Yes. A horizontal cylinder has the same total volume as a vertical one with identical radius and length. Enter the pipe length as the height value. However, if the horizontal cylinder is only partially filled, you need a horizontal cylinder segment calculator that accounts for the liquid level using the circular segment area formula.
The calculator uses the exact SI definition: 1 L = 1000 cm3 = 0.001 m3. The US gallon conversion factor is 1 US gal = 3.785411784 L (exact by definition). The Imperial gallon is 1 Imp gal = 4.54609 L. These are not approximations.
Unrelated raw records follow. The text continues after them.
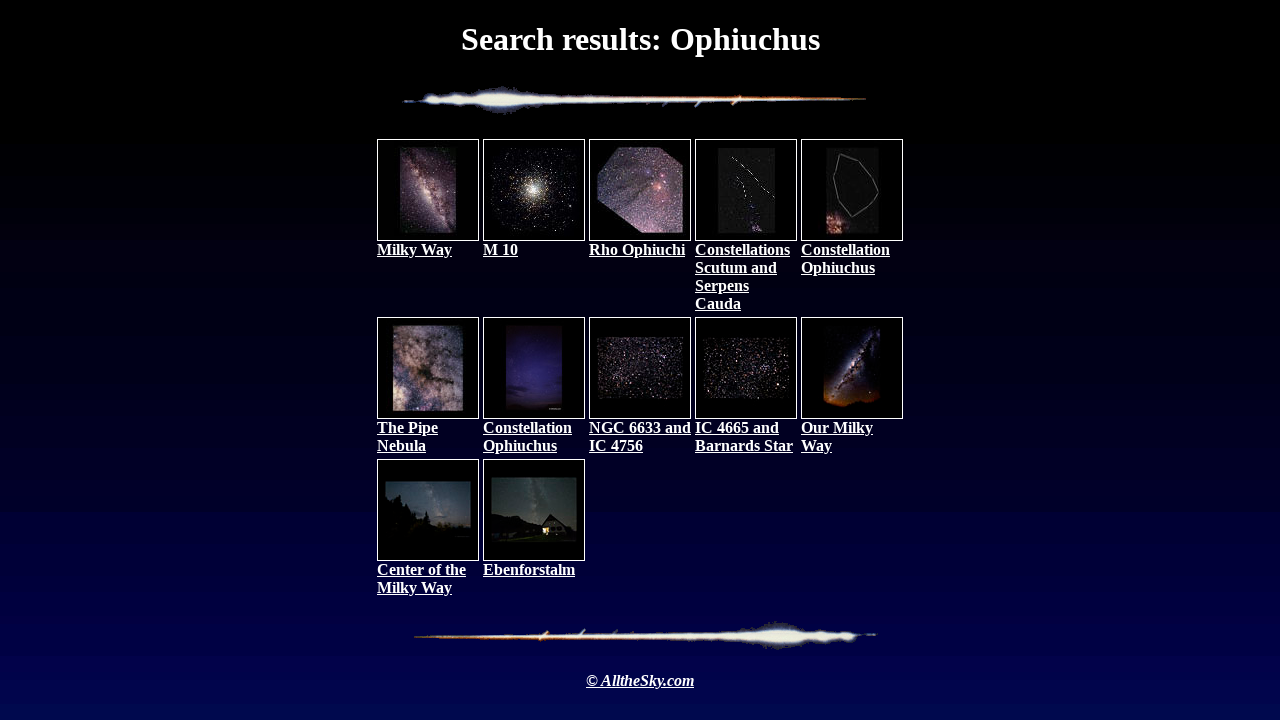

--- FILE ---
content_type: text/html; charset=ISO-8859-1
request_url: https://www.allthesky.com/readgallery.cgi?language=english&object=Ophiuchus
body_size: 919
content:

<!DOCTYPE html
	PUBLIC "-//W3C//DTD XHTML 1.0 Transitional//EN"
	 "http://www.w3.org/TR/xhtml1/DTD/xhtml1-transitional.dtd">
<html xmlns="http://www.w3.org/1999/xhtml" lang="en-US" xml:lang="en-US">
<head>
<title>Search results:</title>
<meta http-equiv="Content-Type" content="text/html; charset=iso-8859-1" />
</head>
<body>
JavaScript floating-point arithmetic (IEEE 754 double precision) supports values up to approximately 1.8 × 10308. In practical terms, you can calculate volumes for cylinders with radii and heights up to millions of meters without overflow. Precision loss occurs only beyond 15-17 significant digits, which is far beyond any real-world measurement accuracy.
This tool calculates geometric volume, which is temperature-independent. However, the volume of a liquid filling the cylinder changes with temperature due to thermal expansion. Water expands by approximately 0.021% per 1°C rise near room temperature. For fuel and oil, the coefficient is roughly 0.07 - 0.09% per 1°C. API standard 2540 provides correction tables for petroleum measurement.